Aim 1:
Reproduce the Rollercoaster album text below word for word, in full.

Recognizing that his chance to record Rollercoaster had been granted, in large part, by his reality TV show fame, Verraros said that he "had a lot to prove" on the album. Rollercoaster's release strategy depended upon word of mouth, particularly within the LGBT community. Verraros said that the gay press "really carried" him, but also expressed regret that the album received niche marketing, saying in a 2006 interview, "It's just become very gay-focused...they [Koch Records] were going to capitalize on the gay market and [said] 'we're going to get you in the gay clubs and we're going to do it gay, gay, gay.' And I was like, 'My album isn't really all that gay and it's totally mainstream, top 40. A lot of girls will dig it too. So that's kind of stupid but just do it.'"

Lyrics were written without the use of pronouns, so as to appeal to both gay and straight listeners. Verraros called "Outside" the most personal song on Rollercoaster, as well as one of his favorites, and explained that the lyrics are about gay bashing. Another song on the album, "Welcome to Hollywood", was described by The Advocate as "[documenting Verarros'] post-Idol reality check". When asked about the song, Verraros described Hollywood as a "seedy" place, filled with people trying to "get ahead in life". In a separate interview, he said that he had "to constantly question other people's motives" while living in Los Angeles. (Note: He nonetheless voiced appreciation for the area's progressive culture in another interview held around this time, noting that he had experienced less homophobia since moving there.) "You're Getting Crazy" and "Hold On" were also singled out by Verraros as two of his favorite songs on the album, the former for its "beat" and the latter for its romantic qualities.

Aim 2:
Return every line of the rows that contains the string "crossbar", matching case exactly.

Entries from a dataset
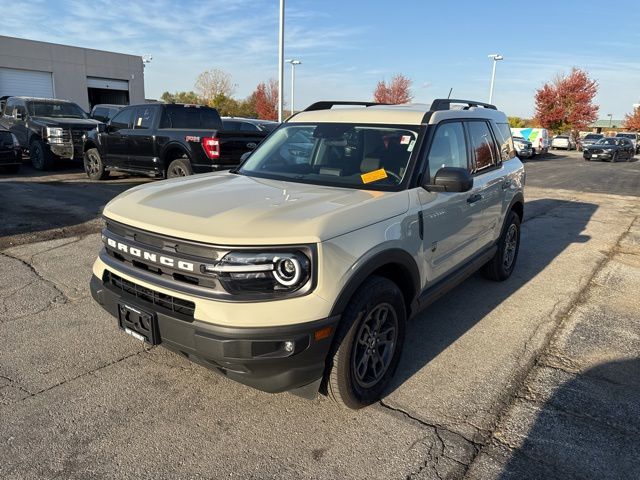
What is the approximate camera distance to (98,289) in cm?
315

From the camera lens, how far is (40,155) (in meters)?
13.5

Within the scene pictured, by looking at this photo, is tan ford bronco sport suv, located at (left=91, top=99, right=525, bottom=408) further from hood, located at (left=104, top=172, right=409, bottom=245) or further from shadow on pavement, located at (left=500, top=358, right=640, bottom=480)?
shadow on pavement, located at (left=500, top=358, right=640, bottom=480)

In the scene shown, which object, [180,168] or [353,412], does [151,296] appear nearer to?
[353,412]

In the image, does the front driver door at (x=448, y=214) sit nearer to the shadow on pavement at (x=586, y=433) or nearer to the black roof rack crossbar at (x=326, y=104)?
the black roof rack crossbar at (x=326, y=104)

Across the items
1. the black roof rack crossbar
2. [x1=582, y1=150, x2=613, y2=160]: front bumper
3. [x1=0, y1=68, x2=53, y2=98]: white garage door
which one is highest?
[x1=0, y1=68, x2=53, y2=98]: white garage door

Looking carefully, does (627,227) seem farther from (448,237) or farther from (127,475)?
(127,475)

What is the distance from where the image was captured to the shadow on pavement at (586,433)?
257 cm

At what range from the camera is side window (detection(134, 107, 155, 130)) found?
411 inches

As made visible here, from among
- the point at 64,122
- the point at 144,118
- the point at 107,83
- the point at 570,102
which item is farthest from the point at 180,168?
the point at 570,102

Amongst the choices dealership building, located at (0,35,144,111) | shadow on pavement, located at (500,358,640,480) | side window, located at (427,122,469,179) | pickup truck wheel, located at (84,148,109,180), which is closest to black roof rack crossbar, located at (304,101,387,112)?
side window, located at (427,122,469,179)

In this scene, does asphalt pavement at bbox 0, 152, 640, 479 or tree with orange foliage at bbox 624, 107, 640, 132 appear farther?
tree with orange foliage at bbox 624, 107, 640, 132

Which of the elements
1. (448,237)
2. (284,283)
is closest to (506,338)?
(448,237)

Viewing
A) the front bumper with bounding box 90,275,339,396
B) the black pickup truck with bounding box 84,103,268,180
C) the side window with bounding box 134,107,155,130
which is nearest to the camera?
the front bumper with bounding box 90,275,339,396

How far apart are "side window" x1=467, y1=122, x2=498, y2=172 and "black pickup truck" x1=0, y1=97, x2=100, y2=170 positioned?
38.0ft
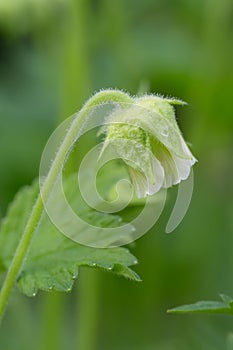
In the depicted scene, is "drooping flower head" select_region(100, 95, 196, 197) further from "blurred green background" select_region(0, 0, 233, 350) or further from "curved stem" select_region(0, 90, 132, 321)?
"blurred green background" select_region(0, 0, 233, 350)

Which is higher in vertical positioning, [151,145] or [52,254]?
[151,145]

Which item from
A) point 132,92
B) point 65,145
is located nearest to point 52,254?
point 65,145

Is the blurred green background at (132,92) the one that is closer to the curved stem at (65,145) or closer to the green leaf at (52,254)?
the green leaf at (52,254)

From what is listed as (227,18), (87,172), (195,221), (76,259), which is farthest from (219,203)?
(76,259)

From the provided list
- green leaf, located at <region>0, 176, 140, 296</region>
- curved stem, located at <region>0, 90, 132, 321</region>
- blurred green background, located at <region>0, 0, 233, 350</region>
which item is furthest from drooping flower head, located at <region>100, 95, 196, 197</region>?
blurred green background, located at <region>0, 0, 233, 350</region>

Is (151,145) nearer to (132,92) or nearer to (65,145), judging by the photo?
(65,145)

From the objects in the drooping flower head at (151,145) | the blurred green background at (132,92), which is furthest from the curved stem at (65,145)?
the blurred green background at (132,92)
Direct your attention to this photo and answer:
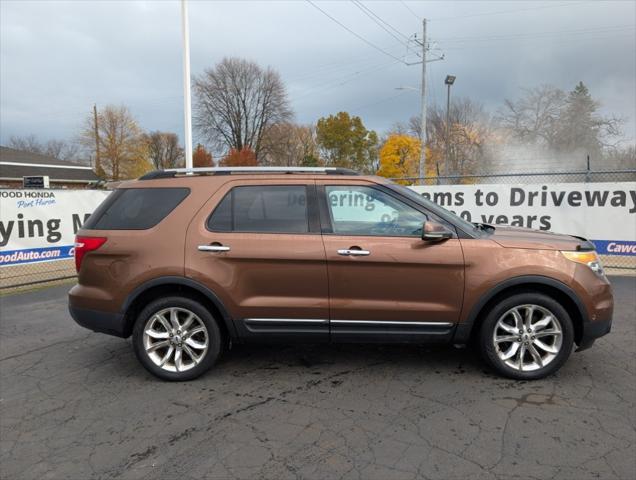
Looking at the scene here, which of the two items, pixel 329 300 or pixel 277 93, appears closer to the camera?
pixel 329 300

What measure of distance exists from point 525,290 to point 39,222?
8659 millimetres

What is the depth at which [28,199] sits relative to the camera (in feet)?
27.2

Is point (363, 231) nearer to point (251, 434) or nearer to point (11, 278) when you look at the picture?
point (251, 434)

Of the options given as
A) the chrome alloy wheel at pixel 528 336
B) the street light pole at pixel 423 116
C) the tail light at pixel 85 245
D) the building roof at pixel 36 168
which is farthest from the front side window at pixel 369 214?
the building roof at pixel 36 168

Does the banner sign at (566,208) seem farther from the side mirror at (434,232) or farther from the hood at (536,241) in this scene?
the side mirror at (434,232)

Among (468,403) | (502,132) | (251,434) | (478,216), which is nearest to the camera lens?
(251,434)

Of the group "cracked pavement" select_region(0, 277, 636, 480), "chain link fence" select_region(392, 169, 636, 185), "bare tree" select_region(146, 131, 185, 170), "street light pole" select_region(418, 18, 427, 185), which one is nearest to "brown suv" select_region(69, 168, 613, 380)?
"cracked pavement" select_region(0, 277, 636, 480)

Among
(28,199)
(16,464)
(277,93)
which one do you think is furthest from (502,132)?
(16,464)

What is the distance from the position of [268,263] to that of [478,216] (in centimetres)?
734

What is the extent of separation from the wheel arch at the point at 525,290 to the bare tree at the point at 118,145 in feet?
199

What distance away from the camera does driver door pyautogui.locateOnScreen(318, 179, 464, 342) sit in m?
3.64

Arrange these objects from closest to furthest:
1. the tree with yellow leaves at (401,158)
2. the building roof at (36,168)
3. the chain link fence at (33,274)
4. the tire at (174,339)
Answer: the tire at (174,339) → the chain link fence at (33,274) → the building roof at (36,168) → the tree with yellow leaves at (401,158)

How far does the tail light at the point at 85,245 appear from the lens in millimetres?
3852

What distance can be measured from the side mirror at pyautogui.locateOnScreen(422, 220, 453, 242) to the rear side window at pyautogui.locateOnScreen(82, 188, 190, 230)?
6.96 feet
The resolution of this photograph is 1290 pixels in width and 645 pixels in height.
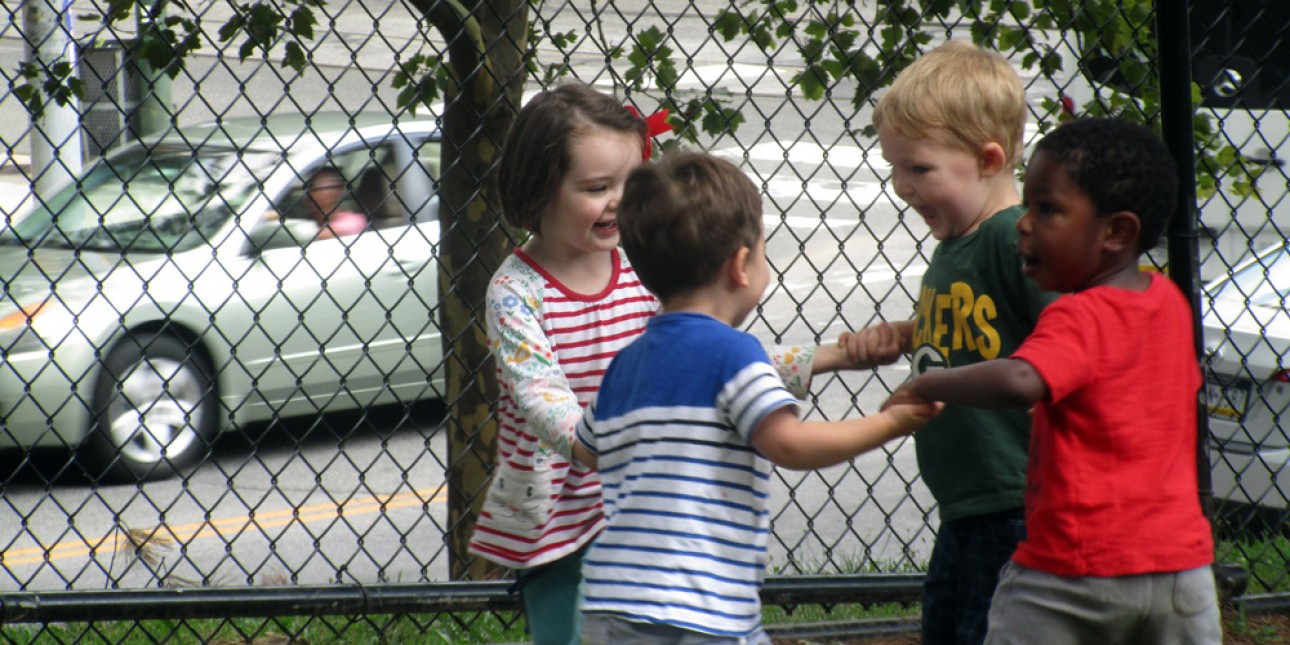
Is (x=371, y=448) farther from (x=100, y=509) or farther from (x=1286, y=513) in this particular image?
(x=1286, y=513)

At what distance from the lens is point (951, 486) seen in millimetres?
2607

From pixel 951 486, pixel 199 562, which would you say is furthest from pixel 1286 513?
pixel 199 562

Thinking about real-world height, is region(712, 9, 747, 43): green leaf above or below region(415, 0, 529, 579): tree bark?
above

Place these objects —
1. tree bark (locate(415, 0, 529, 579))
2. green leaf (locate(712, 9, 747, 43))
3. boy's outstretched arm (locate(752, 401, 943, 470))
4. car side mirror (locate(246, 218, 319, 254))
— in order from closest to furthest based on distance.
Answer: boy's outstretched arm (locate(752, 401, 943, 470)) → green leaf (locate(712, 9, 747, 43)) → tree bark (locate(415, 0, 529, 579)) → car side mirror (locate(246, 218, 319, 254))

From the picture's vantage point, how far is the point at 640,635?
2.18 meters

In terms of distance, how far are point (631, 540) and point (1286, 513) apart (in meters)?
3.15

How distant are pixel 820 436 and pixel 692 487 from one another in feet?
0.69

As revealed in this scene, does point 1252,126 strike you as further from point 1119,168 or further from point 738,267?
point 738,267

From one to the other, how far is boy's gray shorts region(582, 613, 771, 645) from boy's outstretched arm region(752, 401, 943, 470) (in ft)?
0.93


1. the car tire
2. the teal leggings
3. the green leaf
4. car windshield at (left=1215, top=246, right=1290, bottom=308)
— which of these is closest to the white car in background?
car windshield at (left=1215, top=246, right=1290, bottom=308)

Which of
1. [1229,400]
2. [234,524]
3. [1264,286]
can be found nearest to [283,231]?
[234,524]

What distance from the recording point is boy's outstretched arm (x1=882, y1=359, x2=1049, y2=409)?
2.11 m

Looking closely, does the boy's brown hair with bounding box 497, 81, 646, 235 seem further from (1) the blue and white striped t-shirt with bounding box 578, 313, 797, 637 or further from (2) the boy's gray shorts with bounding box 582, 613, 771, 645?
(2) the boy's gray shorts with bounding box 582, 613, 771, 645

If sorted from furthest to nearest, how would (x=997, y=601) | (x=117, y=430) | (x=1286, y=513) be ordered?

Output 1:
Recognizing that his chance to record Rollercoaster had been granted, in large part, by his reality TV show fame, Verraros said that he "had a lot to prove" on the album. Rollercoaster's release strategy depended upon word of mouth, particularly within the LGBT community. Verraros said that the gay press "really carried" him, but also expressed regret that the album received niche marketing, saying in a 2006 interview, "It's just become very gay-focused...they [Koch Records] were going to capitalize on the gay market and [said] 'we're going to get you in the gay clubs and we're going to do it gay, gay, gay.' And I was like, 'My album isn't really all that gay and it's totally mainstream, top 40. A lot of girls will dig it too. So that's kind of stupid but just do it.'"

Lyrics were written without the use of pronouns, so as to appeal to both gay and straight listeners. Verraros called "Outside" the most personal song on Rollercoaster, as well as one of his favorites, and explained that the lyrics are about gay bashing. Another song on the album, "Welcome to Hollywood", was described by The Advocate as "[documenting Verarros'] post-Idol reality check". When asked about the song, Verraros described Hollywood as a "seedy" place, filled with people trying to "get ahead in life". In a separate interview, he said that he had "to constantly question other people's motives" while living in Los Angeles. (Note: He nonetheless voiced appreciation for the area's progressive culture in another interview held around this time, noting that he had experienced less homophobia since moving there.) "You're Getting Crazy" and "Hold On" were also singled out by Verraros as two of his favorite songs on the album, the former for its "beat" and the latter for its romantic qualities.

Output 2:
In the image, does the front driver door at (x=448, y=214) sit nearer to the shadow on pavement at (x=586, y=433) or nearer to the black roof rack crossbar at (x=326, y=104)?
the black roof rack crossbar at (x=326, y=104)
1. the black roof rack crossbar
Amongst the choices dealership building, located at (0,35,144,111) | shadow on pavement, located at (500,358,640,480) | side window, located at (427,122,469,179) | pickup truck wheel, located at (84,148,109,180), which is closest to black roof rack crossbar, located at (304,101,387,112)?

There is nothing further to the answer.